In 2006, Azerbaijan bought five MiG-29 fighters from Ukraine. In its annual report to the United Nations Weapons Register, Kiev says it also sold around 60 military vehicles and 22,000 small arms to Azerbaijan last year. Azerbaijan is currently negotiating with Pakistan for the purchase of 24 Chinese-made JF-17 Thunder combat planes, worth between 16 and 18 million dollars each.

Some experts say that the defence money is being misspent, and complain that the budget is not open to scrutiny.

Alekper Mamedov, who heads Azerbaijan’s Centre for Democratic Civil Control of the Armed Forces, said fundamental problems in the army are not being resolved, and increases in salaries and benefit payments have little effect when the cost of living is going up so fast.

He said funds that should have gone on the wages of junior officers had been spent on repairing buildings.
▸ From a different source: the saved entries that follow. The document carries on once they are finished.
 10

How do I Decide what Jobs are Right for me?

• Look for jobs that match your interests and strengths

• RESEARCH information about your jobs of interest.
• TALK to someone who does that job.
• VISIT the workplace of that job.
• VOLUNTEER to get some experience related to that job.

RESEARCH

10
“The changes in the army are cosmetic in nature.” said Mamedov. “Compared with previous years, military units in rear positions are somewhat better provided with food and clothing, but those that are stationed in outlying areas are still in lamentable condition.”

Mamedov said cases of food poisoning were frequent. “The public is well aware that the army receives poor-quality food,” he said. “And this is a result of defence spending not being transparent.”

The Reserve and Retired Officers group has produced which says that officers had found it impossible to get the financial compensation they were entitled to claim in lieu of food and leave allowances, while those serving on the front line close to Karabakh were not getting the extra pay they are due on time.

Major Ilgar Verdiev of the defence ministry’s press service said the defence budget could not be scrutinised in detail because Azerbaijan was still “at war” with Armenia.

He insisted there were no problems with nutritional and clothing supplies, and the food supply system was getting better every year.

Major Verdiev said the government was doing its best to solve outstanding problems. Two apartment blocks containing a total of 165 flats in Baku would soon be handed over to military families and blocks of flats were also being built in the towns of Shemkir, Ganja and Geitep, he said.

Captain Safarov does not expect to receive a flat in the near future. The army is still full of officers who cannot afford to own property, he said. In January, he will make another attempt to get a mortgage from the bank.

Rashid Suleimanov is head of Manoeuvre, a military think-tank, and a correspondent with the APA news agency in Baku.